Retirement Savings Alternatives: CDs, IRAs & HSAs
May 12, 2026, 5:02 a.m. ET
There are many reasons you might be interested in building your retirement savings outside a 401(k). Maybe your employer doesn't offer a 401(k) plan, you're already maxing yours out, or you don't want to put all your eggs in a single basket. Whatever the reason, a 401(k) is not the only way to invest money for retirement.
Here's a sample of other smart ways to ensure you're ready for everything retirement tosses your way, from taxes to healthcare costs.
1. Certificate of deposit (CD)
A CD is a savings product offered by banks and credit unions. If you're willing to shop around for the best rates, you can easily find CDs paying more than 4% (as of May 2026). Here are some of the most attractive features associated with CDs:
- You get a fixed interest rate and guaranteed returns.
- They're insured by FDIC or NCUA for up to $250,000 per depositor, per institution.
- They typically offer higher interest rates than traditional savings accounts.
- With terms ranging from three months to 10 years, you get to decide how long to lock your money in.
- It's easy to build a "CD ladder" by opening multiple accounts with staggered maturity dates. For example, you may open a CD with a three-month term, another with a six-month term, and so on. That way, you have regular access to funds.

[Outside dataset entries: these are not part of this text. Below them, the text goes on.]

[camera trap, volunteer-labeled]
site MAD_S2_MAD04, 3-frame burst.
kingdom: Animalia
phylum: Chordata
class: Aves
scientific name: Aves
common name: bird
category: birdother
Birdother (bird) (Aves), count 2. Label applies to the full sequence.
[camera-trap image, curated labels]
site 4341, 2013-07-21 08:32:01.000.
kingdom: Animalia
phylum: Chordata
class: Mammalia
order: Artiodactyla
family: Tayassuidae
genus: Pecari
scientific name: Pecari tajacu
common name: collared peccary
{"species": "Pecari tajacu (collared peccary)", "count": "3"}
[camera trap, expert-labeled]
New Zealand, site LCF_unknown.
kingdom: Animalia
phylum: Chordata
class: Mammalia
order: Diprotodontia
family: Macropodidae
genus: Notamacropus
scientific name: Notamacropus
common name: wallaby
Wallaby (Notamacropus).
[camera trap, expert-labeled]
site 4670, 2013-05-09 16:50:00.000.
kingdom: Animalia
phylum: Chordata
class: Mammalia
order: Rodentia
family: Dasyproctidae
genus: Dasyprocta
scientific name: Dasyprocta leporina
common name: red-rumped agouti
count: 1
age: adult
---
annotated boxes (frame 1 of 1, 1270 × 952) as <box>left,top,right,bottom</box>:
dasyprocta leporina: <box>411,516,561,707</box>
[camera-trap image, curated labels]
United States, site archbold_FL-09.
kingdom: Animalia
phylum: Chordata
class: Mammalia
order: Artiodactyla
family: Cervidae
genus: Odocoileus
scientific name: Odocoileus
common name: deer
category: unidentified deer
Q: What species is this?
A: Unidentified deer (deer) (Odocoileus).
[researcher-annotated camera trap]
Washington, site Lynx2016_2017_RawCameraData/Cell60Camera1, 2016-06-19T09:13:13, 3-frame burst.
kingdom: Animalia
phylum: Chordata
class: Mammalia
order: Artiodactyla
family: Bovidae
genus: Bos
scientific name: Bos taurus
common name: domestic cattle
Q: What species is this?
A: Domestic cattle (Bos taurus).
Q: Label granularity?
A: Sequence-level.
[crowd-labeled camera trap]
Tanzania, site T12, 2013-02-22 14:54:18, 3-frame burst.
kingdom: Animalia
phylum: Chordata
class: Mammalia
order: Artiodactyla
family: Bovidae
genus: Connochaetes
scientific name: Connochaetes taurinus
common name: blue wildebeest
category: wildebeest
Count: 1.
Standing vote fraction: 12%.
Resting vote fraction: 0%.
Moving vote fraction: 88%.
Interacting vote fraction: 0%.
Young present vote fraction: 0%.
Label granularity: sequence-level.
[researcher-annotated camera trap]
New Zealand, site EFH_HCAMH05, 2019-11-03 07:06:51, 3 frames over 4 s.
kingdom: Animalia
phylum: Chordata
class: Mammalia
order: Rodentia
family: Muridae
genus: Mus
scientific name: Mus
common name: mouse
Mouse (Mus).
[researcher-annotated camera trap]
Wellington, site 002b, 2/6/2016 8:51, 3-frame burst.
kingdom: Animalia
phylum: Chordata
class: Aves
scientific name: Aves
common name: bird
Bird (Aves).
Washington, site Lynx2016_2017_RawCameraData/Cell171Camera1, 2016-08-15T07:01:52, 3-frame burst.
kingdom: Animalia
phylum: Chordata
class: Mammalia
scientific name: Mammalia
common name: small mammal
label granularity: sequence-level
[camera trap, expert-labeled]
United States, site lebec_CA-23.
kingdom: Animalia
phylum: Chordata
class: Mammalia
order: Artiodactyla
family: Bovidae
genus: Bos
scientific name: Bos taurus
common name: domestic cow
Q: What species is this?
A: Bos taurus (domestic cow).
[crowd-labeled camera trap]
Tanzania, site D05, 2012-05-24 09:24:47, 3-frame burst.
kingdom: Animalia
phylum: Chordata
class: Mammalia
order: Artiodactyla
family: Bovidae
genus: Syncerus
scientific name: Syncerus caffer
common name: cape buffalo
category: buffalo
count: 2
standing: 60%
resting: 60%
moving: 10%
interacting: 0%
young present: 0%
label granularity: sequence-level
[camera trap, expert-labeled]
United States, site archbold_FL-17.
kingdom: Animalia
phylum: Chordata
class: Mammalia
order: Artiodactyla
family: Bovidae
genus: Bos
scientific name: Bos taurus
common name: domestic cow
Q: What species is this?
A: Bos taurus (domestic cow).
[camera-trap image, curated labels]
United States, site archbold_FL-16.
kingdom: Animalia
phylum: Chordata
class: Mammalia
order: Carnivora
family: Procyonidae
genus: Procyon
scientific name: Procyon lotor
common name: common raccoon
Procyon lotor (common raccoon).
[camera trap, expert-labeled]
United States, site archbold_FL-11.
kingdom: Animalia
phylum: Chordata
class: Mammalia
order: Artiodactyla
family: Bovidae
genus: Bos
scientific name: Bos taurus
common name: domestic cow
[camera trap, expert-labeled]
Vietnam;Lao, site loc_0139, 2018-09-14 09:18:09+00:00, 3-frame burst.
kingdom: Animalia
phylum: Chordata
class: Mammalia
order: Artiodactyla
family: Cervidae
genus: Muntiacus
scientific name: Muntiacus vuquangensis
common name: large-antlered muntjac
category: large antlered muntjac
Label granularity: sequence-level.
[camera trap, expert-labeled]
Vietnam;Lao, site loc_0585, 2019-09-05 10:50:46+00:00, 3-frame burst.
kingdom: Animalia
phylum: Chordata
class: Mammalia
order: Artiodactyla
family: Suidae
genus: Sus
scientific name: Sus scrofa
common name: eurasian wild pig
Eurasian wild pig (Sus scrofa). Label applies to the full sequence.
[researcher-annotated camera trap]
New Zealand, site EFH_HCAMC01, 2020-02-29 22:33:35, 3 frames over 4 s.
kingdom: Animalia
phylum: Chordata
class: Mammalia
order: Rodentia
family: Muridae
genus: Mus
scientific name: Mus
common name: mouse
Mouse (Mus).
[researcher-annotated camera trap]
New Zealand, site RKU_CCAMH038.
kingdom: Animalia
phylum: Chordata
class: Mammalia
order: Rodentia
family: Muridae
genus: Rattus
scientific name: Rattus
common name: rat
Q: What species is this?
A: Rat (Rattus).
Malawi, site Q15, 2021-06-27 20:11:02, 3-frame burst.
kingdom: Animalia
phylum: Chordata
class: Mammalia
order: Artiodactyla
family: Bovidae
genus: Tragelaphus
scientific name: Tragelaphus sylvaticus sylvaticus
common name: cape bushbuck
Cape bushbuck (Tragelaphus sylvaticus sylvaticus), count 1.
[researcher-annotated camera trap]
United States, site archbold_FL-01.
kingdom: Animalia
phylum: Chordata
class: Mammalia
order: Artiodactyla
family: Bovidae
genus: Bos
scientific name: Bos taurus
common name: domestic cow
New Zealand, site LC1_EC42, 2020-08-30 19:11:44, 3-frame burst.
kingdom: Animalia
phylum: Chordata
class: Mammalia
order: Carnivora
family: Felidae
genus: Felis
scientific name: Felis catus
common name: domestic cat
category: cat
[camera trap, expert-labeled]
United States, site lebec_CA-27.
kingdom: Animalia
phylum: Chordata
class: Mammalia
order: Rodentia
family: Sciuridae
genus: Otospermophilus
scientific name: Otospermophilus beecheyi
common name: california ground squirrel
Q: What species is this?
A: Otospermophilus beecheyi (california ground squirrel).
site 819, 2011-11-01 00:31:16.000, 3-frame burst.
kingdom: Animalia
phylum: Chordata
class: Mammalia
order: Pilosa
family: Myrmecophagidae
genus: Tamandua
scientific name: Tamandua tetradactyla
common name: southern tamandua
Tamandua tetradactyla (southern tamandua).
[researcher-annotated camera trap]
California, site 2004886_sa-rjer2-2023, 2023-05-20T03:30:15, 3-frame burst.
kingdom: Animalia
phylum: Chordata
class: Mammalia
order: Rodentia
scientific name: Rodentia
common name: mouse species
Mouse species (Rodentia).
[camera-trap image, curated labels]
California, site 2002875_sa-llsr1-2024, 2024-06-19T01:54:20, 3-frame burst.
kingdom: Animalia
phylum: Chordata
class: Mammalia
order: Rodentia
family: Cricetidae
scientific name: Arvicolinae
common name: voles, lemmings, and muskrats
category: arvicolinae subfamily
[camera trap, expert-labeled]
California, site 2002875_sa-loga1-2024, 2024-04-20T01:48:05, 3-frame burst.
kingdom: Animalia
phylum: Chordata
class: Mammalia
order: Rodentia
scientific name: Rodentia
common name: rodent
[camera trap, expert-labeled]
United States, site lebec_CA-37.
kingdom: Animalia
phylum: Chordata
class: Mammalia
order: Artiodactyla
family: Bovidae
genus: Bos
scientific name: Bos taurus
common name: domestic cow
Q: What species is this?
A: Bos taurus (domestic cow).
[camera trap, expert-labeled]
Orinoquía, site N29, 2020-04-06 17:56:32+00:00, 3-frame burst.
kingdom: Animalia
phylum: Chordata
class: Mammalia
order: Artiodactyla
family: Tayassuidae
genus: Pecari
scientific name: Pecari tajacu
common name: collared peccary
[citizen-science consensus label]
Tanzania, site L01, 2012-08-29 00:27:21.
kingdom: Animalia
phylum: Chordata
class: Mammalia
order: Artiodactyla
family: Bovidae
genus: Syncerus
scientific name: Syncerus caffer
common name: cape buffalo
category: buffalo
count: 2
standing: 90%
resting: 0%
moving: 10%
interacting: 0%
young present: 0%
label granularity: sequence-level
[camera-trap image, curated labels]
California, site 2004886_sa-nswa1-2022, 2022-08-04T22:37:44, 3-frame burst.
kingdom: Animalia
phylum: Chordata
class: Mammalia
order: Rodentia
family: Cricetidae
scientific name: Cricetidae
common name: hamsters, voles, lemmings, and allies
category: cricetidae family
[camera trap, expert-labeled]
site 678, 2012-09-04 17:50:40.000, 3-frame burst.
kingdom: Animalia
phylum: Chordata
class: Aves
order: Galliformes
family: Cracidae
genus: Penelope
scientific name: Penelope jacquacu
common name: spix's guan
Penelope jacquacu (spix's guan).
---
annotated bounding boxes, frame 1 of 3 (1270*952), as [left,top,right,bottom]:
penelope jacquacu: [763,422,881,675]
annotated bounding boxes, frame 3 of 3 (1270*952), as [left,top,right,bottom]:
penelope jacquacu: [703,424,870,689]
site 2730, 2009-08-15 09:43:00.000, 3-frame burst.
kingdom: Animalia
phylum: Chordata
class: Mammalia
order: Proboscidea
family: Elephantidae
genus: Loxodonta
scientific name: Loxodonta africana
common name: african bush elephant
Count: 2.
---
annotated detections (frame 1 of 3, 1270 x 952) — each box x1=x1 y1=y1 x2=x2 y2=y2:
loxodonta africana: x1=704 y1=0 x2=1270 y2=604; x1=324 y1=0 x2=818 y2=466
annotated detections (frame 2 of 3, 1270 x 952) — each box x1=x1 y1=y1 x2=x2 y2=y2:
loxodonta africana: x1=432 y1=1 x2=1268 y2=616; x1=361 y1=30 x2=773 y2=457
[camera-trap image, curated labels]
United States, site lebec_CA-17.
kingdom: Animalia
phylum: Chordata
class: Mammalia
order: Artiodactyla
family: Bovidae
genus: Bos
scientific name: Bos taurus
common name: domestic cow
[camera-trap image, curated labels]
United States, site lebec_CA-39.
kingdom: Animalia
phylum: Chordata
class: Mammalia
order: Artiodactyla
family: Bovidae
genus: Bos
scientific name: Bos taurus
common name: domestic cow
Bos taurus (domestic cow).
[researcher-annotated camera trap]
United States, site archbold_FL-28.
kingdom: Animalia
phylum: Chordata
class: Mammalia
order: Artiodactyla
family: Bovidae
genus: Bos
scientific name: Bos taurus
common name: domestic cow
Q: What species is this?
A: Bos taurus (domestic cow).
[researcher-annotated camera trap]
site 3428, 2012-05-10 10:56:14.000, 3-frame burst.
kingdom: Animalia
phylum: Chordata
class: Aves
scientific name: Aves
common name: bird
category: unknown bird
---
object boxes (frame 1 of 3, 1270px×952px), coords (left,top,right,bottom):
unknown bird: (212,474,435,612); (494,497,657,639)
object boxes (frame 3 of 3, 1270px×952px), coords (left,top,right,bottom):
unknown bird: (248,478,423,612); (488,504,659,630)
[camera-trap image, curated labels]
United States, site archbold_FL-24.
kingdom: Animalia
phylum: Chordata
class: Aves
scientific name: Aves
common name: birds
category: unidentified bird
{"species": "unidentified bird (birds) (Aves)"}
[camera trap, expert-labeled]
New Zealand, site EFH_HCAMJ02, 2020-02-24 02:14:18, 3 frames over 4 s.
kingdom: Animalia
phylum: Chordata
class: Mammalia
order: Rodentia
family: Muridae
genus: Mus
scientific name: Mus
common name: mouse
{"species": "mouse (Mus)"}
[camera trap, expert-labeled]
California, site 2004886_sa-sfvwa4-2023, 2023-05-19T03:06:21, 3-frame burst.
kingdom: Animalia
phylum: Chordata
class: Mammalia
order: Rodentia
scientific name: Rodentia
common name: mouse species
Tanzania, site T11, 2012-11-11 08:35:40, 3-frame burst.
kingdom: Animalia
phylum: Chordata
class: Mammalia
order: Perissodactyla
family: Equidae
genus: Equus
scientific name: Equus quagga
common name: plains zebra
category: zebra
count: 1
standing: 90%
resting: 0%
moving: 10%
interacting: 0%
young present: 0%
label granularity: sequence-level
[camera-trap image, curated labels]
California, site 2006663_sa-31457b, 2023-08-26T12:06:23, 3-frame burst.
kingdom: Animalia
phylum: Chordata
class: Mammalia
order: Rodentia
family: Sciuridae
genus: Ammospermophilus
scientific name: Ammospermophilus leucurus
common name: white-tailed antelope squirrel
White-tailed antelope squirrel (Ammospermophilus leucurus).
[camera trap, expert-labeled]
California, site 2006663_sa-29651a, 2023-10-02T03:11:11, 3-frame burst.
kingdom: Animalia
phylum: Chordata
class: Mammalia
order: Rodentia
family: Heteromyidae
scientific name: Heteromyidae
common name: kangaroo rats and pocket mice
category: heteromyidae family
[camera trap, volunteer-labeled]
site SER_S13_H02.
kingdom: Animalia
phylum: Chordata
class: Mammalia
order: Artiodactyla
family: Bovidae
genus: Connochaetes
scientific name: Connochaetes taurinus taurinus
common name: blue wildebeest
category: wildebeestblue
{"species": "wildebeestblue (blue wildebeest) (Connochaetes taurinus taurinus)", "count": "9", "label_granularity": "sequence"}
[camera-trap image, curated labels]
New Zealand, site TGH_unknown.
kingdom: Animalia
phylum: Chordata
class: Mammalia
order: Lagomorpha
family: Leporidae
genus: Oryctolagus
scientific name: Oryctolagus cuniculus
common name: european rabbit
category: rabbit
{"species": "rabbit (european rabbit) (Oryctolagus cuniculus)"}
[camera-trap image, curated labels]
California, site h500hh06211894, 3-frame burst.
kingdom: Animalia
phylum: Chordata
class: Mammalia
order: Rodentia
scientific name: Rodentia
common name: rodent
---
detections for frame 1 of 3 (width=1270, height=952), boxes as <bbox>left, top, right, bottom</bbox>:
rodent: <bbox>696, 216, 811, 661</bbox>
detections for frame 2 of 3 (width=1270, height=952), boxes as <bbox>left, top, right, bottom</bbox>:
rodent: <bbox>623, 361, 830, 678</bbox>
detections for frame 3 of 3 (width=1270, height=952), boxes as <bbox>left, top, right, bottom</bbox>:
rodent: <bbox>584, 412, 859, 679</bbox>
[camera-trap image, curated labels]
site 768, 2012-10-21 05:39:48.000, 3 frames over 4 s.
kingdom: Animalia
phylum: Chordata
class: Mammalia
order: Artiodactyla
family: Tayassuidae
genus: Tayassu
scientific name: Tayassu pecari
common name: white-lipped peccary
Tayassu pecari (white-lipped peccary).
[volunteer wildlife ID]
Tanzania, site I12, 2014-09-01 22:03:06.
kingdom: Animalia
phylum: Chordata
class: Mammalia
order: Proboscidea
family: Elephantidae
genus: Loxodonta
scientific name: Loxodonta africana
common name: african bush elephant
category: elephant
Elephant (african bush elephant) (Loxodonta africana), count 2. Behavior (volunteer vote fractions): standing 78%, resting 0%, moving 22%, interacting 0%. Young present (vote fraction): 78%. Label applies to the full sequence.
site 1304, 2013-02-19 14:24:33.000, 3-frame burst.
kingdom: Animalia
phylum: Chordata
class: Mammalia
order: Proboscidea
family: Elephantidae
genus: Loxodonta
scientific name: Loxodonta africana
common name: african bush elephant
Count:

- Most CDs don't carry maintenance fees.
- Interest may compound daily, monthly, or quarterly, all of which increase your overall return.
2. Traditional individual retirement account (IRA)
If you're looking for a powerful alternative to a 401(k), you can't do much better than a traditional IRA. Here's why:
- It allows you to invest whether you are self-employed, work for a small business, or just want to diversify beyond the plans your employer offers.
- The contributions you make may be tax-deductible, reducing your current taxable income.
- As with a 401(k), investments grow tax-deferred until retirement.
- They're a good option if you expect to be in a lower tax bracket in retirement.
- If you're under 50, the contribution limit for 2026 is $7,500. If you're 50 or older, you can add a catch-up amount of $1,100 for a total annual contribution of $8,600.
3. Health savings account (HSA)
"High-deductible health plan" (HDHP) may be the most dreaded words a newly insured person can hear. However, if you have a HDHP, you're eligible to open an HSA. Here's how it can benefit you, even in retirement:
- There's a triple tax benefit. Not only do you get to make tax-deductible contributions, but the account grows tax-free, and you make tax-free withdrawals for medical expenses.
- Once you turn 65, you can withdraw funds for any purpose. If you use those funds for medical expenses, you won't pay taxes on the amount withdrawn. If it's for non-medical expenses, the money is taxed as ordinary income.
- You'll never need to make a required minimum distribution.
As you prepare for retirement, it's good to gather your options and get to know each of them. The goal is to put your hard-earned money where it's most likely to grow and provide you with the kind of retirement you hope for.